Importante sarà poi l'approvazione, a breve, del Protocollo operativo – già predisposto dalla Regione Puglia congiuntamente alla Prefettura di Bari, che a sua volta ha coinvolto del Forze di Polizia e le Prefetture territoriali – finalizzato alla realizzazione di azioni congiunte, coordinate e mirate per la prevenzione e gestione del fenomeno delle aggressioni e che coinvolgeranno tutte le Prefetture di Puglia, le Forze di Polizia presenti sul territorio e le Direzioni delle Aziende Sanitarie e degli Enti del Servizio Sanitario Regionale.

L'Osservatorio regionale ha, inoltre, il compito di promuovere buone pratiche, di garantire il coordinamento di un piano di comunicazione rivolto sia al personale interno, per lo sviluppo delle competenze e delle conoscenze di tecniche di comunicazione efficace, che ai cittadini, ai pazienti, ai portatori di interesse. È inoltre stata programmata una attività di formazione rivolta agli operatori sanitari per migliorare la comunicazione e il rapporto con i pazienti, per imparare a gestire al meglio le situazioni nelle quali può determinarsi violenza fisica e/o verbale e per capire come utilizzare tecniche di de-escalation e come agire in caso di violenza.
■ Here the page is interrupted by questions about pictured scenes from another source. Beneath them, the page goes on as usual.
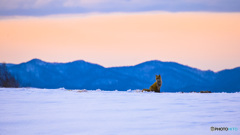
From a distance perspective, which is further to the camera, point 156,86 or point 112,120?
point 156,86

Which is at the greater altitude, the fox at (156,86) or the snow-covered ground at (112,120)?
the fox at (156,86)

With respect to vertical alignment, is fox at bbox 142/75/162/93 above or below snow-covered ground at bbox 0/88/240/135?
above

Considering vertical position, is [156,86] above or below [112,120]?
above

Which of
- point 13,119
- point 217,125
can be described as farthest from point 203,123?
point 13,119

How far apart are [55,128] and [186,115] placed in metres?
4.44

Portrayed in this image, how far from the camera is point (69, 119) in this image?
10.7m

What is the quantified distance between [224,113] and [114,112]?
364 cm

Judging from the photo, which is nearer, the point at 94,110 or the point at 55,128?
the point at 55,128

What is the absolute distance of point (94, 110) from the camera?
1295 cm

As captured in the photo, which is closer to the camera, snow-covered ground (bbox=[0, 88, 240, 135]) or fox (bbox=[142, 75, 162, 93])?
snow-covered ground (bbox=[0, 88, 240, 135])

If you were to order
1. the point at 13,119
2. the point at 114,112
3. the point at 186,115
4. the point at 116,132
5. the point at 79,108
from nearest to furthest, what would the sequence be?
1. the point at 116,132
2. the point at 13,119
3. the point at 186,115
4. the point at 114,112
5. the point at 79,108

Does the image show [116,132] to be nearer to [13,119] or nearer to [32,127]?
[32,127]

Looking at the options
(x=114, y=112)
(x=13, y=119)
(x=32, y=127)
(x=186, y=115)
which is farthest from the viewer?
(x=114, y=112)

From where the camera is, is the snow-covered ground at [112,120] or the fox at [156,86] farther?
the fox at [156,86]
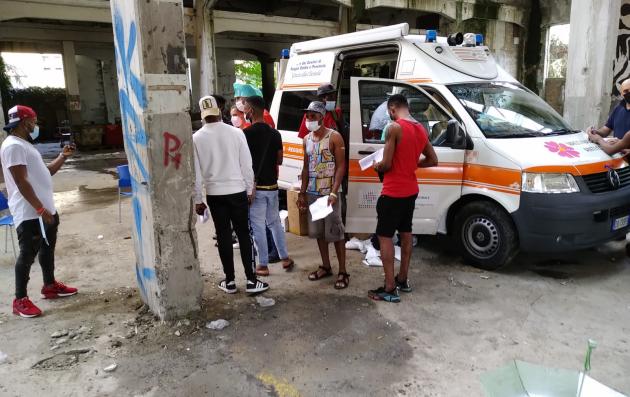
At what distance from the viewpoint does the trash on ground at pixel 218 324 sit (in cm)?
368

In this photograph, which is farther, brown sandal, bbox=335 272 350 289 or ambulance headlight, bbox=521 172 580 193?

"La stretta collaborazione tra tutti i soggetti coinvolti, suggellata oggi con l'insediamento dell'Osservatorio regionale sulla sicurezza degli esercenti le professioni sanitarie e socio-assistenziali fortemente voluto dal Presidente Emiliano, dall'assessore Raffaele Piemontese e dal Direttore Vito Montanaro, è il risultato di un lavoro che si è già concretizzato in iniziative di prevenzione del fenomeno – come l'inserimento degli operatori di processo nei Pronto Soccorso – di informazione e di comunicazione, ma anche di formazione che oggi hanno bisogno di essere potenziate e organizzate al meglio su tutto il territorio regionale con il coinvolgimento diretto di tutti gli operatori sanitari, delle rappresentanze professionali e delle Prefetture - ha detto il dottor Nehludoff Albano, dirigente della servizio Promozione della Salute e Sicurezza nei luoghi di lavoro – la violenza contro gli operatori è purtroppo ancora nella cronache quotidiane e sappiamo che misurare significa anche far emergere un fenomeno a tratti sottaciuto.

Abbiamo bisogno di fare un lungo e capillare lavoro di prevenzione, di educazione culturale perché la repressione non basta: questa consapevolezza, oggi condivisa da tutti i componenti dell'Osservatorio, sarà spinta concreta per dare forza alle azioni che ci auguriamo possano quanto meno invertire la tendenza".

"Siamo soddisfatti dell'insediamento dell'Osservatorio regionale – dice il dottor Danny Sivo, Responsabile scientifico del SIRGISL – oggi abbiamo toccato con mano il lavoro fatto fino a questo momento. Miriamo al miglioramento continuo, alla riduzione se non all'azzeramento del fenomeno della violenza contro gli operatori. Non tutto purtroppo è controllabile ma il lavoro e la collaborazione con gli organi regionali, gli organi professionali, le forze dell'ordine, le direzioni aziendali e i sindacati possono garantirci una crescita culturale in termini di prevenzione e contrasto al fenomeno della violenza a danno degli operatori".